Sahabat saya yang merupakan guru senior pernah sharing dengan saya terkait program guru penggerak yang diskriminatif terhadap guru karena ada batasan usia dalam mengikutinya.
Memang sih sebenarnya secara usia sahabat saya tersebut seumuran dengan saya yaitu sekira 45 tahun, dan Alhamdulillah tahun 2023 kemarin dirinya berhasil lulus dan lolos program guru penggerak.
Hanya saja dirinya merasa adanya gap yang terjadi di lingkup kerjanya terkait adanya status guru penggerak dan bukan guru penggerak.Â
Apalagi ketika dirinya belum lulus program guru penggerak, terasa sekali gap nya, mereka yang statusnya bukan guru penggerak merasa tersisihkan dan merasa diremehkan oleh mereka yang sudah mengenyam lebih dahulu ikut program guru penggerak.
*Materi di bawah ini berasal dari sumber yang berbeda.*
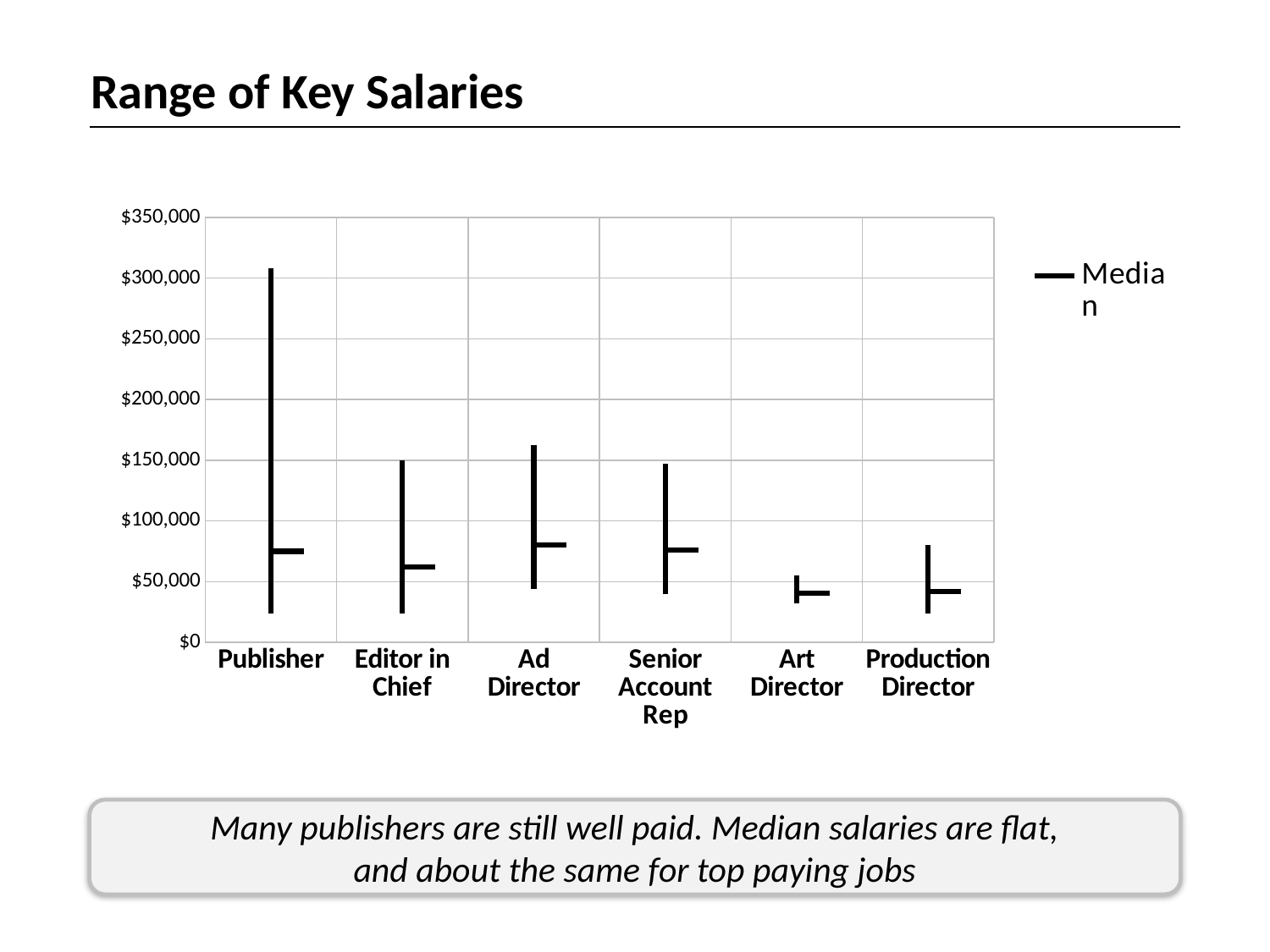
How many job categories are shown on the x axis of the chart? 6 Which has a higher top of salary range, Ad Director or Production Director? Ad Director Is the median salary for Art Director greater or less than $50,000? less What kind of chart is shown on the slide? high-low line chart Which job category has the highest top of its salary range? Publisher How many series does the chart legend list? 1 Is the top of the salary range for Publisher greater or less than $250,000? greater Is the top of the salary range for Ad Director greater or less than $150,000? greater What is the highest value shown on the y axis of the chart? $350,000 Which job category has the lowest top of its salary range? Art Director What is the name of the series listed in the chart legend? Median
Termasuk guru senior yang usianya 50 tahunan keatas yang pasti enggak bisa ikut program tersebut.
"Mentang-mentang mereka sudah lulus guru penggerak tapi kok kelihatan banget sih songongnya dan jaga jarak serta memandang status membedakan bagi yang bukan guru penggerak", begitu katanya kepada saya.
"Lebih miris lagi adalah guru senior yang usianya 50 tahunan keatas, kasihan sekali mereka seperti dianak tirikan alias didiskriminasi, padahal mereka semestinya kalau mau adil ya diberikan kesempatan yang sama untuk diperbolehkan ikut program guru penggerak", tandasnya lagi kepada saya.
"Bukankah ini yang namanya ageisme, karena guru senior berusia 50 tahun keatas tidak dapat mengikuti program guru penggerak, kalau begini hapus saja program guru penggerak kalau dampaknya malah kayak gini", jelasnya lagi kepada saya.
Saya hanya bisa memberinya masukan, "yang pentingkan kamu sudah lulus guru penggerak bro, jadi jalanin aja, tapi ya aku ingetin, kamu ya jangan ikutan juga melakukan gap dan ageisme, ya enggak sih", kata saya.
Ya, kurang lebih begitulah sekilas sharing sahabat saya soal progam guru penggerak ini yang menurut saya sih memang patut dievaluasi kedepannya agar tidak menimbulkan pro dan kontra di antara sesama guru.
Namun ternyata pucuk dicinta ulam pun tiba, akhirnya Mahkamah Agung mencabut batas usia guru penggerak dan memberi harapan kepada guru senior yang usianya 50 tahun keatas untuk bisa ikut program guru penggerak.
Jelas dengan dicabutnya batas usia guru penggerak ini sangatlah memberi harapan bagi guru senior yang usianya 50 tahunan keatas untuk bisa ikut program guru penggerak yang didambakan tersebut.
Saya rasa keputusan MA ini sangat tepat ya, karena bisa menjadi harapan baik bagi kedepannya untuk mengikis perilaku gap dan ageisme antar guru.
Asa tidak ada lagi gap antara yang bukan guru penggerak dan yang guru penggerak bisa terwujud dengan perlahan tapi pasti, karena diskriminatif soal batasan usia guru penggerak yang terjadi sudah dihapuskan.
Diharapkan kedepan tidak ada lagi gap antara guru junior dan senior, semuanya berkolaborasi bersama menyukseskan program guru penggerak. Tidak ada lagi ageisme antar sesama guru.
Namun demikian, dengan dicabutnya batasan usia guru penggerak ini, diharapkan juga kepada guru senior yang usianya 50 tahunan keatas dapat beradaptasi untuk semakin meningkatkan kemampuan agar bisa lulus dan lolos program guru penggerak.
Kalau enggak dapat beradaptasi, tentu saja akan semakin jauh tertinggal dengan dinamika pergerakan program guru penggerak, sehingga guru senior yang usianya 50 tahunan keatas wajib meningkatkan kemampuannya untuk fleksibel dan beradaptasi dengan program guru penggerak.
Jadi, dengan dicabutnya batasan usia guru penggerak oleh MA ini, semoga menjadi asa bagi kedepannya untuk secara perlahan tapi pasti dapat mengikis gap dan ageisme antar guru soal program guru penggerak.
Demikian artikel singkat ini, semoga dapat bermanfaat.